Capítulo II
No dia seguinte àquele em que se passaram as cenas descritas no capítulo anterior, entendeu o céu
que devia regar com as suas lágrimas o solo da formosa Petrópolis.
Tito, que destinava esse dia a ver toda a cidade, foi obrigado a conservar-se em casa. Era um amigo
que não incomodava, porque quando era de mais sabia escapar-se discretamente, e quando o não era,
tornava-se o mais delicioso dos companheiros.
Tito sabia juntar muita jovialidade a muita delicadeza; sabia fazer rir sem saltar fora das
conveniências. Acrescia que, voltando de uma longa e pitoresca viagem, trazia as algibeiras da
memória (deixem passar a frase) cheias de vivas reminiscências. Tinha feito uma viagem de poeta e
não de peralvilho. Soube ver e sabia contar. Estas duas qualidades, indispensáveis ao viajante, por
desgraça são as mais raras. A maioria das pessoas que viajam nem sabem ver, nem sabem contar.
Tito tinha andado por todas as repúblicas do mar Pacífico, tinha vivido no México e em alguns
Estados americanos. Tinha depois ido à Europa no paquete da linha de Nova Iorque. Viu Londres e
Paris. Foi à Espanha, onde viveu a vida de Almaviva, dando serenatas às janelas das Rosinas de hoje.

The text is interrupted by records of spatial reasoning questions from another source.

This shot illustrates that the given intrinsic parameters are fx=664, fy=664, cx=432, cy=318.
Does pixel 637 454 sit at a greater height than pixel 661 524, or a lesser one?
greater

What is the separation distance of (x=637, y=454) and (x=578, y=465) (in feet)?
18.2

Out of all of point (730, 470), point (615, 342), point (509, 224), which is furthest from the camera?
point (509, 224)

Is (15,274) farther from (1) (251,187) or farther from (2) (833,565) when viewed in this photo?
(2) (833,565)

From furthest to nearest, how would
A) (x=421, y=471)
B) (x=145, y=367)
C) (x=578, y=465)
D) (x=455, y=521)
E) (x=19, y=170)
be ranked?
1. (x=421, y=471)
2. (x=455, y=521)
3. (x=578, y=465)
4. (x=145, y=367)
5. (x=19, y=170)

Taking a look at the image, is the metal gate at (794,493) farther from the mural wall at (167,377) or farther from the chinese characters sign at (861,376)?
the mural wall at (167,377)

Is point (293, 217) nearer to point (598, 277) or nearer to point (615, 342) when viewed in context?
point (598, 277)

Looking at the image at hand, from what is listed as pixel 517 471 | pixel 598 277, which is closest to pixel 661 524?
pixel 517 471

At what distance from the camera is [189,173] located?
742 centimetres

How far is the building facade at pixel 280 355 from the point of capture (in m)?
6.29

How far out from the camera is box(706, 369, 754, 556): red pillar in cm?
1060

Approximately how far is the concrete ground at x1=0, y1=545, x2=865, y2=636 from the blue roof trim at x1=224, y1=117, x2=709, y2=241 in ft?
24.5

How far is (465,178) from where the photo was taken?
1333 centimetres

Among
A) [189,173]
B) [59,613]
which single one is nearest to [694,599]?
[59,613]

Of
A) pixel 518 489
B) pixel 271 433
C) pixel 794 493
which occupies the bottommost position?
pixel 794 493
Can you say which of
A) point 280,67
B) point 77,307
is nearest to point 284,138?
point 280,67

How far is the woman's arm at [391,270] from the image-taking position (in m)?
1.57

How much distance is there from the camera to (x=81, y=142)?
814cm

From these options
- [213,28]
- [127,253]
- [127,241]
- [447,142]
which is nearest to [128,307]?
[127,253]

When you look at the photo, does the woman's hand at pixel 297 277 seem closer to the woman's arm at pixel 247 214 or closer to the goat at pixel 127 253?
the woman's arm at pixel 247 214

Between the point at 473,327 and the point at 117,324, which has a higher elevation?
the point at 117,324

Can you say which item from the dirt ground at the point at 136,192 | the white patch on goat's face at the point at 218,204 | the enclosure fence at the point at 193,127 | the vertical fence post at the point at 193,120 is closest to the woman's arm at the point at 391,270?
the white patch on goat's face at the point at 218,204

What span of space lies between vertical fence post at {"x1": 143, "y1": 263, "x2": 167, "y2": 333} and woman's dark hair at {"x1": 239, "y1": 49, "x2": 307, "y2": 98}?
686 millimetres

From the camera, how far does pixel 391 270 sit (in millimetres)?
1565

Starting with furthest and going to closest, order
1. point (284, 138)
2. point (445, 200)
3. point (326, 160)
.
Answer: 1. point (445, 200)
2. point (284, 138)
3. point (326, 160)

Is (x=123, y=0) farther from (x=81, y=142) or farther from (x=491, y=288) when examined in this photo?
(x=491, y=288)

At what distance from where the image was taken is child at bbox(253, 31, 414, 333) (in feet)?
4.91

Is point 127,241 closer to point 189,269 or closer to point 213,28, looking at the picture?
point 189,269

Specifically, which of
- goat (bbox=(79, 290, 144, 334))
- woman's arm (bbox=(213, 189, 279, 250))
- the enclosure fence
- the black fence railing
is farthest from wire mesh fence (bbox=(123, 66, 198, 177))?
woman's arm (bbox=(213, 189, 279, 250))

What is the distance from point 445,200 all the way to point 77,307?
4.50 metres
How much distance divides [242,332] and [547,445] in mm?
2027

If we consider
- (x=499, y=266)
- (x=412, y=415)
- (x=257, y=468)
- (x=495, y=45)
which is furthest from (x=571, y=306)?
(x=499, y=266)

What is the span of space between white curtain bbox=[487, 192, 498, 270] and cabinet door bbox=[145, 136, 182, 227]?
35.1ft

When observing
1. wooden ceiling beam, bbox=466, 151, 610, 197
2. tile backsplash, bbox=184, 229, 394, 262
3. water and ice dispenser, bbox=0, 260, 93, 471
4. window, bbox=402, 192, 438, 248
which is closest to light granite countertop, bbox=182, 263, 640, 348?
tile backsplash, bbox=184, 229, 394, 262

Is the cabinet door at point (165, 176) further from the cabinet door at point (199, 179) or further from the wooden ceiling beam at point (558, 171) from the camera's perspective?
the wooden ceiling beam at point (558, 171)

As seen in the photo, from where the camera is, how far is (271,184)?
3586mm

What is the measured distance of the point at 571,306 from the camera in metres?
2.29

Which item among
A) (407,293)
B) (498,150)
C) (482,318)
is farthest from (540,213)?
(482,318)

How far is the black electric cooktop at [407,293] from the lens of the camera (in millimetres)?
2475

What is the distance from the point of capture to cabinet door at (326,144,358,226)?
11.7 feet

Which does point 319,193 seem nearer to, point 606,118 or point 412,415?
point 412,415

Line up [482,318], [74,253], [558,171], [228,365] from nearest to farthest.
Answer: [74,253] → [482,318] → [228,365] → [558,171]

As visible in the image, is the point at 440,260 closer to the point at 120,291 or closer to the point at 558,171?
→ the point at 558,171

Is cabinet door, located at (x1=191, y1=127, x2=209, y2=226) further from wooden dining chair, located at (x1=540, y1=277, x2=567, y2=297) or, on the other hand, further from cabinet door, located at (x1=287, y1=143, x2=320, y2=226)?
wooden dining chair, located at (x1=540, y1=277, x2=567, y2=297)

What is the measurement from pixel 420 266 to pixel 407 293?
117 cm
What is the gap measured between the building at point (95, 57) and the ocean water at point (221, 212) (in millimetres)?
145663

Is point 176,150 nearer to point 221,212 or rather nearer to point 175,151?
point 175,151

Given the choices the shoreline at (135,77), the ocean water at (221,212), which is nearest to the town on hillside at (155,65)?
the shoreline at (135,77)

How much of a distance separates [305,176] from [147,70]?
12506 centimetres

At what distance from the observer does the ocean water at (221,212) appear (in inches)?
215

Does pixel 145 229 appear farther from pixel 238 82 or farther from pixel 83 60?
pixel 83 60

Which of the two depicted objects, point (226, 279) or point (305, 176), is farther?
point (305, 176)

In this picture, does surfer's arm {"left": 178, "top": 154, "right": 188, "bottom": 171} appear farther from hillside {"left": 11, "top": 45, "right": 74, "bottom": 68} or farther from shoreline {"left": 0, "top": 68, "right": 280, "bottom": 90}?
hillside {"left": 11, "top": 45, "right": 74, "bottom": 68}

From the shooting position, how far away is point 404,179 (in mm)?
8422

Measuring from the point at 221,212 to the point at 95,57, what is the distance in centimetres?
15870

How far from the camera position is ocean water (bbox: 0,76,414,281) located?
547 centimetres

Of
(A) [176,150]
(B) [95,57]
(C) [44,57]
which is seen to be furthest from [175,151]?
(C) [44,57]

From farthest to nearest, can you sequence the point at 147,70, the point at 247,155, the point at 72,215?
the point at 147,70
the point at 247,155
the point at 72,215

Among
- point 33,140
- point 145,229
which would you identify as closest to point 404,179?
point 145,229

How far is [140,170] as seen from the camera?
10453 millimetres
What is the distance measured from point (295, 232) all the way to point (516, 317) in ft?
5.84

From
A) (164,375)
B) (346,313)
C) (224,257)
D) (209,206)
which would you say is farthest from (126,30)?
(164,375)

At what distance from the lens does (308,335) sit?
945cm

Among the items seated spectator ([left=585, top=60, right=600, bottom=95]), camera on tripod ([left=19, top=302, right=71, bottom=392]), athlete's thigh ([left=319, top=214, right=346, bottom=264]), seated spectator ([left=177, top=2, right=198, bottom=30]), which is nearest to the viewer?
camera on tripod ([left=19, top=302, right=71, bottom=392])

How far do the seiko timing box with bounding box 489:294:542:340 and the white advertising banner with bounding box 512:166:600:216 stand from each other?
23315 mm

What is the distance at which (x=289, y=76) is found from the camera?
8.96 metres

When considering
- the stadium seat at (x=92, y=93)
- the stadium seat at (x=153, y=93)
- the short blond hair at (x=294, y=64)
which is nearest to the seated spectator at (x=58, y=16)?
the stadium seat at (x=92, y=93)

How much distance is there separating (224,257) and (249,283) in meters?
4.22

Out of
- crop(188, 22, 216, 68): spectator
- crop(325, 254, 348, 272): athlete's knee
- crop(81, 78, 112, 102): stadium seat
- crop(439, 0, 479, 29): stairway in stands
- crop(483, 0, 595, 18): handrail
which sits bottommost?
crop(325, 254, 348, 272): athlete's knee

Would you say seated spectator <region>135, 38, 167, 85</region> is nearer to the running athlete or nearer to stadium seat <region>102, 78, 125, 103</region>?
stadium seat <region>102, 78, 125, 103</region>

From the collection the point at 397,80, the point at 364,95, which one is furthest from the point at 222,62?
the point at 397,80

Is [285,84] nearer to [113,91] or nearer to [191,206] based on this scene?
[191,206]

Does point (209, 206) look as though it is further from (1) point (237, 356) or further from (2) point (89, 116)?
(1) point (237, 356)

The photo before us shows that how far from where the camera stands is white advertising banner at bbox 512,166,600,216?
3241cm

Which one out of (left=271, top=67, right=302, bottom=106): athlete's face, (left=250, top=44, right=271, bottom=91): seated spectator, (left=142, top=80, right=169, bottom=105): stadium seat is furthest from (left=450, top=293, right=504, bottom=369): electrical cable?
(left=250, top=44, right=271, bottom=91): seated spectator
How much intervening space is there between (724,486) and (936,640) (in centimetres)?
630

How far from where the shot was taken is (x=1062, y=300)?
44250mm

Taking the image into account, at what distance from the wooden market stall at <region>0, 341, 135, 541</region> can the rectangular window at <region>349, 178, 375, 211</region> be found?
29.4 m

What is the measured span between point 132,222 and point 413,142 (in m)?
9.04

Trouxe de lá alguns leques e mantilhas. Passou à Itália e levantou o espírito à altura das recordações
da arte clássica. Viu a sombra de Dante nas ruas de Florença; viu as almas dos doges pairando
saudosas sobre as águas viúvas do mar Adriático; a terra de Rafael, de Virgílio e Miguel Ângelo foi
para ele uma fonte viva de recordações do passado e de impressões para o futuro. Foi à Grécia, onde
soube evocar o espírito das gerações extintas que deram ao gênio da arte e da poesia um fulgor que
atravessou as sombras dos séculos.
Viajou ainda mais o nosso herói, e tudo viu com olhos de quem sabe ver e tudo contava com alma de
quem sabe contar. Azevedo e Adelaide passavam horas esquecidas.
- Do amor, dizia ele, eu só sei que é uma palavra de quatro letras, um tanto eufônica, é verdade, mas
núncia de lutas e desgraças. Os bons amores são cheios de felicidade, porque têm a virtude de não
alçarem olhos para as estrelas do céu; contentam-se com ceias à meia-noite e alguns passeios a
cavalo ou por mar.
Esta era a linguagem constante de Tito. Exprimia ela a verdade, ou era uma linguagem de
convenção? Todos acreditavam que a verdade estava na primeira hipótese, até porque essa era de
acordo com o espírito jovial e folgazão de Tito.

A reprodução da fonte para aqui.